Do We Need To Involve Any Other Professionals Or Experts In Our High Net Worth Divorce Case Such As Real Estate Attorneys, Business Attorneys Or Tax Experts?
It depends on the circumstances of your specific case. If you have multiple real properties or income-producing property, a real estate attorney or a realtor specializing in that particular type of real property can help to value it, especially if it’s an income-producing asset that has a cash flow. That is going to look different than simply the sales price of the property. The same principle applies to tax and other professionals. There is a time and a place to use each of these individuals and their expertise. For example, suppose there are potential transfers from one spouse to another, a business divided between the spouses, or one spouse wants to keep a business, and the other one doesn’t. You may need a business valuation expert or even a business broker to assist in establishing the value of that business and the circumstances under which it would be transferred to the other party.
How Will Assets Be Divided In A High Asset Or High Net Worth Divorce?
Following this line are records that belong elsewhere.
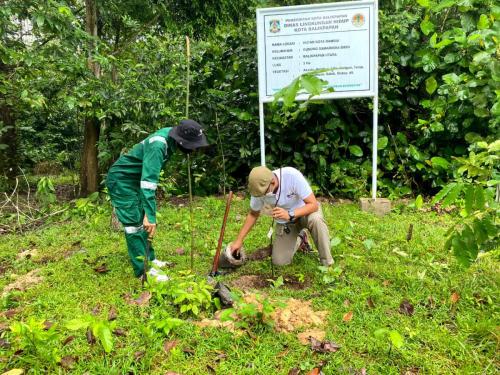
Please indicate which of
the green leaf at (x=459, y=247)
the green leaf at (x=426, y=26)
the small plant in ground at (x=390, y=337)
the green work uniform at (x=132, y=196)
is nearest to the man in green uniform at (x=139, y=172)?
the green work uniform at (x=132, y=196)

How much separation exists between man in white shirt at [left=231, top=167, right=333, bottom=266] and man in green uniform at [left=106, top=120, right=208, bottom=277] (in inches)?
28.5

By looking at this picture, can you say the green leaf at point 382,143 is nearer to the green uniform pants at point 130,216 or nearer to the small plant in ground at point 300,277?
the small plant in ground at point 300,277

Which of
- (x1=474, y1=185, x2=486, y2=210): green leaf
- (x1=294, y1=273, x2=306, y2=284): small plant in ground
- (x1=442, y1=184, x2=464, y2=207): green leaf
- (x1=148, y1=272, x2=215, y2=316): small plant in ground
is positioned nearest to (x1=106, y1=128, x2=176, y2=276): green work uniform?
(x1=148, y1=272, x2=215, y2=316): small plant in ground

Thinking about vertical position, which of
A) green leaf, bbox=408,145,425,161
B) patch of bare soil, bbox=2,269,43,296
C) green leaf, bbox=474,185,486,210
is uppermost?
green leaf, bbox=408,145,425,161

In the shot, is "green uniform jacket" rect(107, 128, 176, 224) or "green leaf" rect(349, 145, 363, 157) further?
"green leaf" rect(349, 145, 363, 157)

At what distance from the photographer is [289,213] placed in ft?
12.0

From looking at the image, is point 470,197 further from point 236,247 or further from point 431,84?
point 431,84

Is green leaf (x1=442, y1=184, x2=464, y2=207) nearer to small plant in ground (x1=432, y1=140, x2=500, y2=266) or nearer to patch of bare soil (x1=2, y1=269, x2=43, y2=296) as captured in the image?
small plant in ground (x1=432, y1=140, x2=500, y2=266)

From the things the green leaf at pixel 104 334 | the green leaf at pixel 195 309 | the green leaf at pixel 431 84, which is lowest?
the green leaf at pixel 195 309

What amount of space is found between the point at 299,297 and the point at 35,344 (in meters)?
1.87

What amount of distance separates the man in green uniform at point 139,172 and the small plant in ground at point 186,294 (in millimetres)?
400

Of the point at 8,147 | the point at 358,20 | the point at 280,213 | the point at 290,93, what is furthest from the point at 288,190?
the point at 8,147

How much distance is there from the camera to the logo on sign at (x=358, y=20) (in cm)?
513

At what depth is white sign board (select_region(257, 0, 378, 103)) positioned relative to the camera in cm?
513
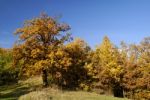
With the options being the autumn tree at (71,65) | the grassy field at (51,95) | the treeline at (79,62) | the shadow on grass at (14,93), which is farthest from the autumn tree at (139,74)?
the shadow on grass at (14,93)

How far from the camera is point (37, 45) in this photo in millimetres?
56812

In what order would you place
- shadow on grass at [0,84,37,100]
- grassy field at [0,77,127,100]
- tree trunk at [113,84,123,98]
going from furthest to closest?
tree trunk at [113,84,123,98] → shadow on grass at [0,84,37,100] → grassy field at [0,77,127,100]

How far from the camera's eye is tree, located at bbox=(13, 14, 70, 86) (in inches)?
2189

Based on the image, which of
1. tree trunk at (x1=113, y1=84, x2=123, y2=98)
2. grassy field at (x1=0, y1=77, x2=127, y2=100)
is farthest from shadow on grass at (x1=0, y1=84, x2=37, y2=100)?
tree trunk at (x1=113, y1=84, x2=123, y2=98)

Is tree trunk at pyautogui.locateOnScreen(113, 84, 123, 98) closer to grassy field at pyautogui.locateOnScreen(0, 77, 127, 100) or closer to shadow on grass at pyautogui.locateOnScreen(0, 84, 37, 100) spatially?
grassy field at pyautogui.locateOnScreen(0, 77, 127, 100)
Florida is an equitable distribution state, which means that assets and liabilities acquired during the marriage are distributed fairly between the parties, not necessarily equally. However, we typically start from a presumption of a fifty-fifty split of assets and liabilities to be fair. There can be many reasons why a fifty-fifty split may not be appropriate. There are many reasons why a party might agree to a different distribution of assets other than fifty-fifty because maybe they want to be finished with the divorce faster, so they’re willing to take a lower percentage of assets. Perhaps they made extraordinary contributions to the marriage and the acquisition of marital assets, in which case, that spouse may feel like they deserve more than 50% of the matrimonial assets.
The parties can agree to a distribution typically when the case comes before the judge. The judge is going to start from a fifty-fifty distribution and work from there.
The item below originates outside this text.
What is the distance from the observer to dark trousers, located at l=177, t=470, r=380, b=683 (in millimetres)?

How Important Is The Filing Date In Regards To Separating Our Assets In A High Asset Divorce?
The filing date of the Petition for Dissolution of Marriage is critical in establishing the identification of marital assets and liabilities in a divorce. The filing date acts as a cut off for the creation of marital assets or marital liabilities, and it is the date the court uses to distinguish marital assets and liabilities from non-marital assets and liabilities. However, the valuation date for marital assets and liabilities can vary. It could be the date of separation, the date of filing itself, the date of mediation, the date of the final hearing, or some other date. The filing date is also used to determine the length of the marriage, and that is a factor for alimony in the state of Florida.
I Own A Business, How Will That Impact My High Asset Divorce Case?
Parties who own a business are required by Florida law to provide specific financial information about that business to the other party, especially if the business is a marital asset or an asset in dispute in the divorce. One of the ways it impacts your high-net worth divorce is that you will have to provide more documents to the opposing party. That may include tax returns, general ledgers, payroll records, or expense records for the business. That can be a little bit touchy, especially if there are other business owners who are not the husband and wife, such as partners or other shareholders.
How Is Debt Divided In A High Asset Divorce?
Debt is typically divided similarly to assets in a high net worth divorce. Equitable distribution takes into consideration both the assets and liabilities or debts of the parties. Marital debts include those acquired from the date the parties got married until the date that one party files a petition for dissolution of marriage. Typically, one party may take an asset that is also encumbered by debt. For example, one party might want to keep the marital home, in which case, he or she would typically also take the mortgage that goes with it. The same thing applies to vehicles. One party may want to retain their car, in which case they would also typically take the debt that goes with that car.
If My Spouse Owns A Business, Can I Be Protected From His Or Her Business Debt When Divorcing?
The answer to that question is going to be dictated by the corporate structure of the business. Most people who are engaging in business have chosen a corporate structure such as a sole proprietorship, partnership, an LLC, or a corporation. The choice of corporate form can be used to shield the business owner from personal liability. If that’s the case in your high net worth divorce, then most likely, you and your spouse may already be protected from personal liability for those debts. However, if you have signed a personal guarantee for business debts, you may still be held liable to the guarantor or the lender for that personal guarantee. Sole proprietorships and partnerships may have different rules regarding shielding the owners from liability. The use of indemnification language in a settlement agreement may also be used to shield one spouse from business or other debts.